Uno dei
problemi ricorrenti del diritto delle società è quello della diminuzione (o
della perdita) di valore delle partecipazioni sociali derivante da un danno
sofferto dalla società.
Si possono
prospettare diversi casi:
- la società subisce gli effetti di
una crisi di mercato o di simile evento esterno (condizioni metereologiche
avverse, restrizioni alle esportazioni, ecc.);
- un terzo provoca danno alla società
in violazione di obbligazione contrattuale: questo accade, per esempio, quando
gli amministratori mancano di adempiere i propri doveri, o quando un cliente
non paga una fornitura;
- un terzo provoca danno alla società
senza violazione di obbligazione contrattuale: questo accade, per esempio,
quando la Pubblica Amministrazione non adempie un obbligo di sovvenzione ovvero
quando la società è vittima di un illecito.
In tutti
questi casi la perdita subita dalla società si riflette in una diminuzione di
valore delle partecipazioni sociali, maggiore o minore secondo le circostanze
del caso concreto (prassi di distribuzione degli utili, facilità di cessione a
terzi delle partecipazioni, ecc.).
I Tribunali
italiani sono stati investiti da diverse domande di risarcimento della
diminuzione del valore della partecipazione proposte dai soci nei confronti dei
soggetti che avessero danneggiato la società.
Queste
domande sono state sempre respinte sul presupposto che In caso
d’illecito che possa comportare un depauperamento del patrimonio sociale
suscettibile di risolversi nella diminuzione del valore della partecipazione del
socio, il diritto al risarcimento compete solo alla società e non anche al
socio, perché l'illecito colpisce direttamente la società e il suo patrimonio,
mentre l'incidenza negativa sulla partecipazione sociale costituisce soltanto
un effetto indiretto di detto pregiudizio e non conseguenza immediata e diretta
dell'illecito.
Il principio è stato riaffermato da Cass. 14 febbraio
2012, n. 2087, per la quale nelle società «il
socio diventa immediatamente titolare di un insieme di facoltà e poteri,
esercitabili all'interno della struttura societaria, strumentali al suo
funzionamento e al perseguimento dello scopo sociale costituito dal conseguimento
di utili e, in caso di scioglimento della società, della quota di liquidazione.

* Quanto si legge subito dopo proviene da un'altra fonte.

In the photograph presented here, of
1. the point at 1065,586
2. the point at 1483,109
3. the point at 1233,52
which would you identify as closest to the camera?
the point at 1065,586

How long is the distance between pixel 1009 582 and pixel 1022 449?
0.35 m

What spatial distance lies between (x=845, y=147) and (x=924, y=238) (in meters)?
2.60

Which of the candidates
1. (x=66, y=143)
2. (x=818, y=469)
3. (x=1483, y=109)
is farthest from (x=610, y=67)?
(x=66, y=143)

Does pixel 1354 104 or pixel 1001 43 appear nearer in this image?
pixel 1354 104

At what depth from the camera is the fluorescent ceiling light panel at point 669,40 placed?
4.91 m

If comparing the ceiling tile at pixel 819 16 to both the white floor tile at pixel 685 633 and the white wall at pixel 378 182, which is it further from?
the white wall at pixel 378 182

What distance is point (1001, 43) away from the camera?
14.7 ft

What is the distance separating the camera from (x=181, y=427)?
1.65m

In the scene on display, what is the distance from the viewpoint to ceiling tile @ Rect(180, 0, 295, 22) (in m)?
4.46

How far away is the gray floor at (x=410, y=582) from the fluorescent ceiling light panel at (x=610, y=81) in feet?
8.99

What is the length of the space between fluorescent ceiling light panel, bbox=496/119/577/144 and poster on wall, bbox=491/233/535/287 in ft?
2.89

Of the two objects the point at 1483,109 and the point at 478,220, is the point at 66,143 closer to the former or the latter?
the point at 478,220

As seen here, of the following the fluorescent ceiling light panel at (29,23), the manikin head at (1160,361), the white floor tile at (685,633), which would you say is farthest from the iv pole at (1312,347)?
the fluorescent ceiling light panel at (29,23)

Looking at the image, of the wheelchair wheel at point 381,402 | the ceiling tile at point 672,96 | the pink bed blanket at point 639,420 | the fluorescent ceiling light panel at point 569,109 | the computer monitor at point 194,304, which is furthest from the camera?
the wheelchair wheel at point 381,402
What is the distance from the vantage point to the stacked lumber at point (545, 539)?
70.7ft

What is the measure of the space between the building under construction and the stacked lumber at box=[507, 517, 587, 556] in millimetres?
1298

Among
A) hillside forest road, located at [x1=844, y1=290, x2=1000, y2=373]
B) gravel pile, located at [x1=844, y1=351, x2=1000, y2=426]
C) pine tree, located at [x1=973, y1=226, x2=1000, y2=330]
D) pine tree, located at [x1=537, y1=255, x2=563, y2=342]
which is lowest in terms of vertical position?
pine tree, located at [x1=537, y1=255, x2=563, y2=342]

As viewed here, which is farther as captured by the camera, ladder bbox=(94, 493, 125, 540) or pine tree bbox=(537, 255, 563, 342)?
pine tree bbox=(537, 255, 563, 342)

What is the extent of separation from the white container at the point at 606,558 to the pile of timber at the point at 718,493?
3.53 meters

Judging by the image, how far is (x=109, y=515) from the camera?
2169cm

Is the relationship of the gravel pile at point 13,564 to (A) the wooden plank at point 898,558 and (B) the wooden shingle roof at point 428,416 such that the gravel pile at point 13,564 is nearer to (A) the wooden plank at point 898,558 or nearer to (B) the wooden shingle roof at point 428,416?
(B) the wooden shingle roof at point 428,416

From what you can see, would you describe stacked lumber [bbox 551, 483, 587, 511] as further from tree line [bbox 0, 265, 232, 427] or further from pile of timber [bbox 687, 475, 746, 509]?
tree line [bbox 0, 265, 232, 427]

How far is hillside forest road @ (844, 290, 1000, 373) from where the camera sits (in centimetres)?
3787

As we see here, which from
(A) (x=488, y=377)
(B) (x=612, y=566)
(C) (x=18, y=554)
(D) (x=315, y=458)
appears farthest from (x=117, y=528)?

Ora, la partecipazione sociale - che attribuisce al socio tale complessa
posizione contrattuale - si caratterizza, nelle società di capitali, per una
sua spiccata autonomia giuridica rispetto al patrimonio sociale, autonomia che
le consente di avere un suo proprio valore … tutto ciò dimostra come essa sia
un bene giuridicamente distinto dal patrimonio sociale e quindi, anche sotto
tale aspetto, inidoneo a venire direttamente danneggiato da vicende che
riguardino quest'ultimo, le quali potranno avere su di essa effetti solo
indiretti e riflessi. E invero, come insegna la disciplina economica, il valore
di mercato della partecipazione non è dato solo dalla frazione di valore del
patrimonio sociale che essa rappresenta, ma è influenzato da molteplici fattori
ulteriori, che rendono limitatamente correlabili i due valori, cosicché non ad
ogni diminuzione patrimoniale della società corrisponde una diminuzione di
valore delle azioni e delle quote e, viceversa, non ad ogni incremento di detto
patrimonio corrisponde un corrispondente aumento del valore di mercato delle
azioni e delle quote».
La possibilità di ottenere il risarcimento della
perdita di valore della partecipazione sociale esiste quindi solo in ipotesi
specifiche, come nel caso dell’abuso della direzione e coordinamento di
società. Per tale ipotesi l’articolo 2497 del codice civile stabilisce che «Le società o gli enti che, esercitando
attività di direzione e coordinamento di società, agiscono nell'interesse
imprenditoriale proprio o altrui in violazione dei principi di corretta
gestione societaria e imprenditoriale delle società medesime, sono direttamente
responsabili nei confronti dei soci di queste per il pregiudizio arrecato alla
redditività ed al valore della partecipazione sociale».